06Which pays a better dividend — CHOW or CNET?
In this comparison, CHOW (7.
2% yield) pays a dividend. CNET does not pay a meaningful dividend and should not be held primarily for income.
07Is CHOW or CNET better for a retirement portfolio?
For long-horizon retirement investors, ChowChow Cloud International Ho (CHOW) is the stronger choice — it scores higher on the combination of lower volatility, dividend reliability, and long-term compounding (low volatility (β -0.
85), 7. 2% yield). Both have compounded well over 10 years (CHOW: -96. 6%, CNET: -97. 7%), confirming both are viable long-term holds — but the lower-volatility option typically results in less emotional selling during corrections. Retirement portfolios generally favour predictability over maximum returns. Consult a financial advisor before making allocation decisions.
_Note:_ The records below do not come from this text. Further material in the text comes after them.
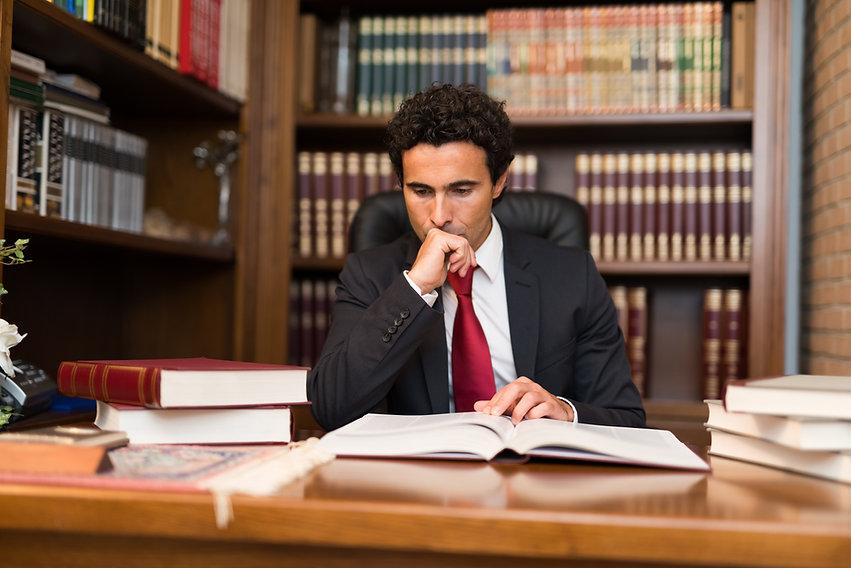 Advogado pensando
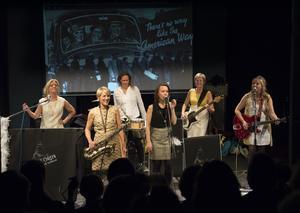 Violet Green består av Anna Hammarsten, Elsie Petrén, Eva Grund, Jenny Fall, Lena Andersson och Ulla Wrethagen. Foto: Stefan Zinnerman.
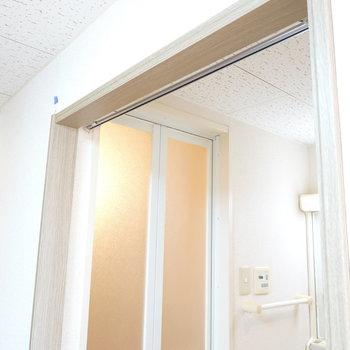 脱衣所への扉はないので、間仕切りカーテンを取り付けられるようになっています。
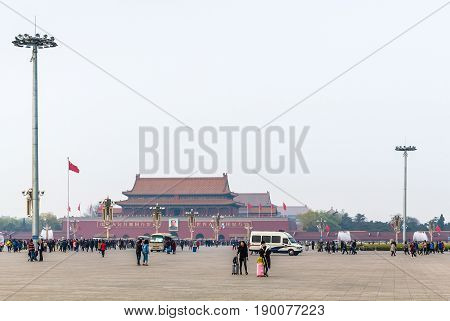 People And View The Tiananmen Monument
08What are the main differences between CHOW and CNET?
These companies operate in different sectors (CHOW (Technology) and CNET (Communication Services)), which means they face different economic cycles, regulatory environments, and macro sensitivities — making direct comparison nuanced.
In terms of investment character: CHOW is a small-cap high-growth stock; CNET is a small-cap quality compounder stock. CHOW pays a dividend while CNET does not, making them suitable for different income and tax situations. These fundamental differences mean investors should not choose between them on a single metric — the "better stock" depends entirely on which of these characteristics aligns with your investment strategy.